What problem does a gazetteer actually solve?

Free-text place names in archival data are unsortable, unmappable, and unjoinable. "Salisbury", "New Sarum", and "Sarisburia" name one place; "Newport" names a dozen. A gazetteer gives each real place a stable ID so every variant spelling, every record series, and every map layer can anchor to the same entity. That anchor is what later geocoding, network analysis, and deduplication all depend on.

How should I structure the data model?

Use three related tables, not one wide sheet. A place is the entity; names and attestations hang off it.

sql
CREATE TABLE places (
  place_id      TEXT PRIMARY KEY,   -- e.g. 'wilt-0042'
  place_type    TEXT,               -- parish, manor, hundred, settlement
  lat           REAL,
  lon           REAL,
  uncertainty_m INTEGER,            -- radius in metres
  start_year    INTEGER,
  end_year      INTEGER
);

CREATE TABLE names (
  name_id    INTEGER PRIMARY KEY,
  place_id   TEXT REFERENCES places(place_id),
  toponym    TEXT,
  language   TEXT,                  -- en, la, fr-AN
  start_year INTEGER,
  end_year   INTEGER,
  is_primary INTEGER                -- 1 for the display label
);

Keep a third attestations table linking each name to the exact source — a charter, a census line, a map sheet — with a citation. That is what makes a claim defensible rather than asserted.

Where do I get the place data from?

Work from primary sources outward.
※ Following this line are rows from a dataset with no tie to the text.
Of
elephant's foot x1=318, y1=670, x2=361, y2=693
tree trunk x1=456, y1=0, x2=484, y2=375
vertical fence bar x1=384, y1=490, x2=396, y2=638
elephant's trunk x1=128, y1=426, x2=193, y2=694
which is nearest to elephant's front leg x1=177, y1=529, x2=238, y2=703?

Transcribe names directly from your charters, parish registers, or tithe maps rather than copying a modern atlas. Then cross-check against authorities:

SourceBest forWatch out for
PleiadesAncient MediterraneanSparse outside the classical world
GeoNamesModern settlements, coordinatesModern boundaries, anachronistic names
WikidataCross-referencing, multilingual labelsVariable quality, verify each match
Ordnance Survey / IGNNational historical sheetsLicence terms differ by country

How do I assign coordinates honestly?

Never fabricate precision. Pick a point you can justify — a church, a market cross, a parish centroid — and record an uncertainty_m radius beside it. For a deserted medieval village known only from a charter, a 2,000 m radius around a best guess is legitimate; six decimal places of latitude is not.

python
import csv
rows = [
    {"place_id": "wilt-0042", "lat": 51.0688, "lon": -1.7945,
     "uncertainty_m": 500, "place_type": "parish"},
]
with open("places.csv", "w", newline="", encoding="utf-8") as f:
    w = csv.DictWriter(f, fieldnames=list(rows[0].keys()))
    w.writeheader(); w.writerows(rows)

Add a closeMatch column holding the authority URI, for example https://pleiades.stoa.org/places/108794. Prefer closeMatch to exactMatch unless the temporal and spatial extents genuinely coincide — a Roman Sorviodunum is not strictly the same entity as the modern parish that succeeded it.

What are the common pitfalls?

  • Renaming vs. re-identifying. A new spelling is a new name row, not a new place. Mint IDs sparingly.
  • One-row-per-name flattening. It feels easier and destroys your ability to query names.
  • Silent coordinate guessing. Without an uncertainty field, users cannot tell measured from estimated.
  • Skipping citations. An entry without a source is an assertion, not evidence.

Key Takeaways

  • Model places, names, and attestations as separate linked tables from day one.
  • Give every place a stable, opaque internal ID you never reuse or renumber.
  • Record coordinate uncertainty explicitly; avoid false precision.
  • Link to Pleiades, GeoNames, or Wikidata with closeMatch/exactMatch chosen deliberately.
  • Cite the source for every name and location claim.
  • Start with a coherent 50–500 place slice rather than chasing scale.
  • Export to Linked Places Format only once the internal model is stable.

Frequently Asked Questions

What is the minimum data a historical gazetteer entry needs?

At minimum you need a stable internal ID, a primary name, a place type, a coordinate with an uncertainty flag, and a temporal span. Everything else — variant names, citations, links to Pleiades or Wikidata — is enrichment you add later.

Should I store one row per place or one row per name?

Use two tables: a places table keyed by a stable ID, and a names table with many rows per place. Flattening names into one comma-separated column makes disambiguation and search far harder later.

Do I need exact coordinates for every place?

No. Record what you can defend and flag the rest. A parish centroid with a 5 km uncertainty radius is more honest and more useful than a fabricated coordinate to six decimals.

What format should I publish in?

Work internally in SQLite or CSV, then export to Linked Places Format GeoJSON-LD for interoperability with the World Historical Gazetteer and Peripleo when you are ready to share.

How do I handle a place that changed name or jurisdiction?

Keep one place record and attach time-bounded name and attestation rows. Mint a new place ID only when the entity itself is genuinely different, not merely renamed.

How big should my first gazetteer be?

Aim for a coherent slice — one county, parish cluster, or record series — of 50 to 500 places. A small, well-modelled gazetteer beats a large, inconsistent one.